(Records from a dataset)
►
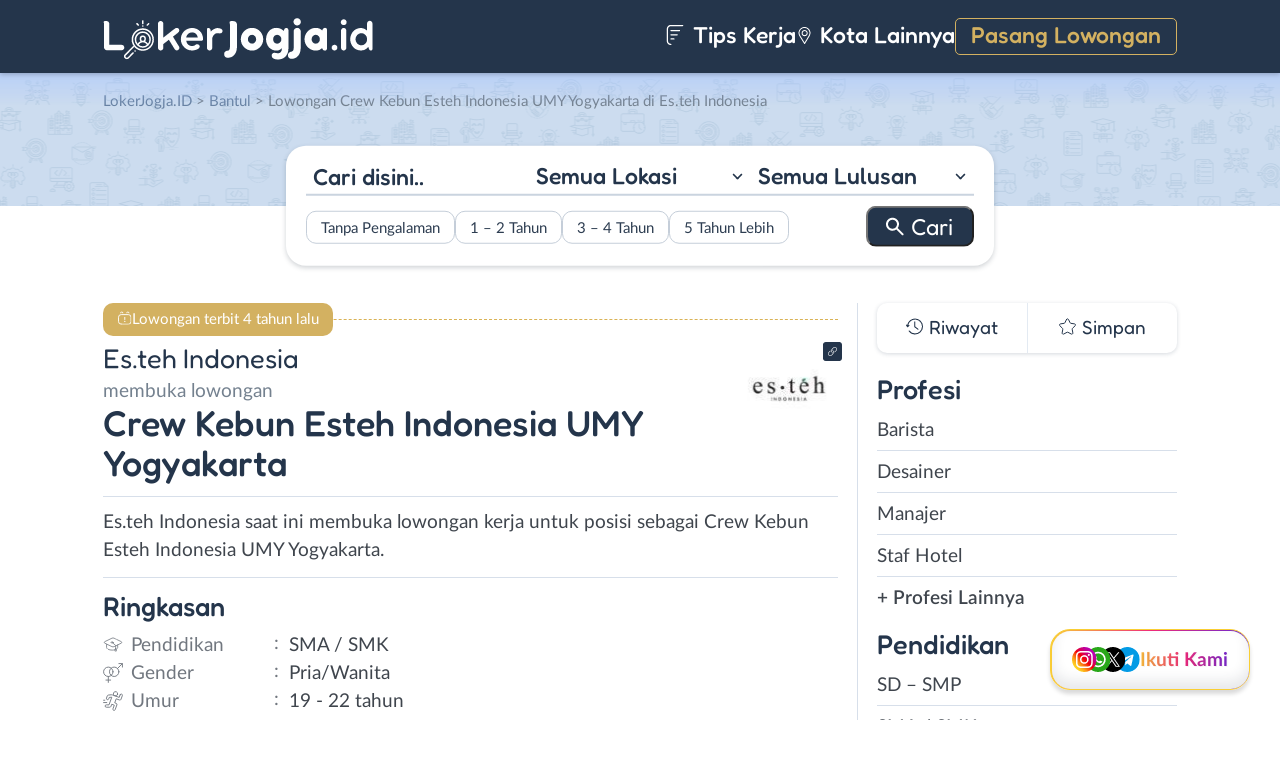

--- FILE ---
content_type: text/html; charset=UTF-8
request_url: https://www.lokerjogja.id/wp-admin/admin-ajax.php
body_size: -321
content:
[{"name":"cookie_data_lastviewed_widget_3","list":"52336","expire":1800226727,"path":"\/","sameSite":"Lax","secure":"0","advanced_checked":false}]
◄
What you are asked to do |
Copy out exactly the lines that run from the one holding "body_size: -321" through the end of the data above.

Written solution |
body_size: -321
content:
[{"name":"cookie_data_lastviewed_widget_3","list":"52336","expire":1800226727,"path":"\/","sameSite":"Lax","secure":"0","advanced_checked":false}]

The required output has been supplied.